P. falciparum (3D7 clone) and P. knowlesi (A1-H.1 clone) were maintained in culture in RPMI 1640 supplemented with 25 mM HEPES, 25 mM NaHCO3, 10 mM D-glucose, 2 mM L-glutamine, 50 mg/L hypoxanthine, 25 mg/L gentamicin sulfate, 5 g/L Albumax II, and 10% (v/v) equine serum (Thermo Fisher Scientific, 26-050-088). The P. falciparum (3D7) and P. knowlesi (A1-H.1) parasites were grown in human A+ red blood cells (National Health Blood and Transplant, United Kingdom). The parasites were incubated in sealed flasks at 37°C under a culture gas mixture of 96% N2, 3% CO2, and 1% O2. (van Schalkwyk et al., 2019). The compounds were initially dissolved in DMSO prior to diluting in RPMI. All experiments were initiated using unsynchronized parasites with both the parasitemia and hematocrit set to 1%. Drug susceptibility assays were set up in 96-well, flat-bottom microplates in a final volume of 200 μL, as described previously (van Schalkwyk et al., 2017). The controls were included for the background fluorescence (0% viability; parasites exposed to a supralethal 10 μM chloroquine concentration) and 100% growth (parasites in drug-free wells). The plates were incubated for one complete life cycle (27 h for P. knowlesi or 48 h for P. falciparum in vitro) at 37°C in a modular incubation chamber (Billups-Rothenburg Inc.) under the culture gas. Upon termination of the assay, the plates were stored at −20°C overnight. The SYBR Green I fluorescent method was used to measure parasite survival (Bennett et al., 2004; Smilkstein et al., 2004). After the microplates were thawed, 100 μL from each well was transferred into a duplicate plate. To this was added 100 μL of SYBR green solution [SYBR Green I (Thermo Fisher Scientific, S7563), diluted 1:5000 in a lysis buffer made of 20 mM Tris, 5 mM EDTA, 0.008% (w/v) saponin, 0.08% (v/v) Triton X-100, pH 7.5]. The plates were stored in the dark for 1 h before fluorescence was read at a 490 nm excitation wavelength and a 520 nm emission wavelength on a Spectramax M3 microplate reader (Molecular Devices) (van Schalkwyk et al., 2017). The background fluorescence (wells with parasites at 0% viability) was subtracted from all drug assay wells, and the parasite proliferation was determined as a percentage of the fluorescence in the drug-free control wells.

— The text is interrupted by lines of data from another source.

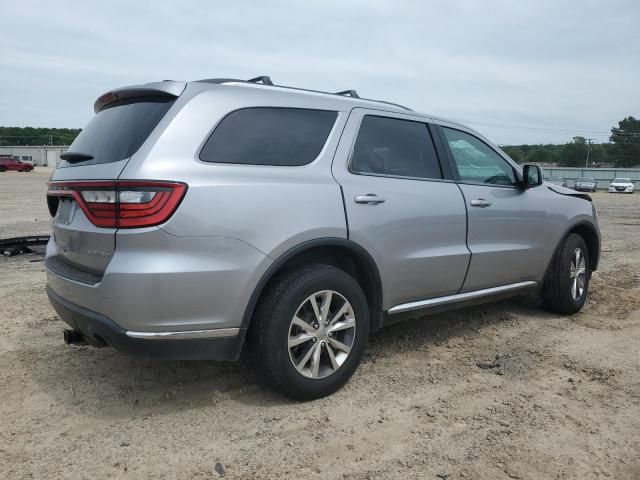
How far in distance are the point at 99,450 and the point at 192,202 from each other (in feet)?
4.35

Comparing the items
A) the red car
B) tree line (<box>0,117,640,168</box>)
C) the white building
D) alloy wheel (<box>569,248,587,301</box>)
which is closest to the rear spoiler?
alloy wheel (<box>569,248,587,301</box>)

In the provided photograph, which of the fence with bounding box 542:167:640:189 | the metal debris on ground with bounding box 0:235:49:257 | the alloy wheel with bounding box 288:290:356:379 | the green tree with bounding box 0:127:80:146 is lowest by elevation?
the metal debris on ground with bounding box 0:235:49:257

P. falciparum (K1 clone) was maintained in human erythrocytes prepared from the donated blood samples (blood groups unknown, Ethical Tissue, University of Bradford), suspended in the RPMI 1640 medium as previously described (Wright et al., 2001), except that serum was replaced with Albumax II, [5% (w/v)]. The compounds were dissolved in 100% DMSO and further diluted with the RPMI 1640 medium (the final DMSO concentration did not exceed 0.5%, which did not affect parasite growth). Twofold serial dilutions were made in 96-well microtiter plates in duplicate, and infected erythrocytes were added to give a final volume of 100 µL with 2.5% hematocrit and 1% parasitemia. Chloroquine diphosphate was used as a positive control, and uninfected and infected erythrocytes without compounds were included in each test. The plates were placed into a modular incubator; gassed with 93% nitrogen, 3% oxygen, and 4% carbon dioxide; and incubated at 37°C for 48 h. The parasite growth was assessed by measuring lactate dehydrogenase activity as described by Makler et al. (1993). The reagent used contained the following in each mL: acetylpyridine adenine dinucleotide (APAD), 0.74 mg; lithium lactate, 19.2 mg; diaphorase, 0.1 mg; Triton X-100, 2 μL; nitroblue tetrazolium, 1 mg; and phenazine ethosulphate, 0.5 mg. Fifty microliter of this reagent was added to each well and mixed; plates were incubated for 15 min at 37°C. The optical densities were read at 550 nM using an Azure 96-well microplate reader (Azure Biosystems Inc.), and % inhibition of growth was calculated by comparison with the control values. IC50 values were determined using linear regression analysis (Microsoft Excel). A minimum of three separate determinations was carried out for each compound.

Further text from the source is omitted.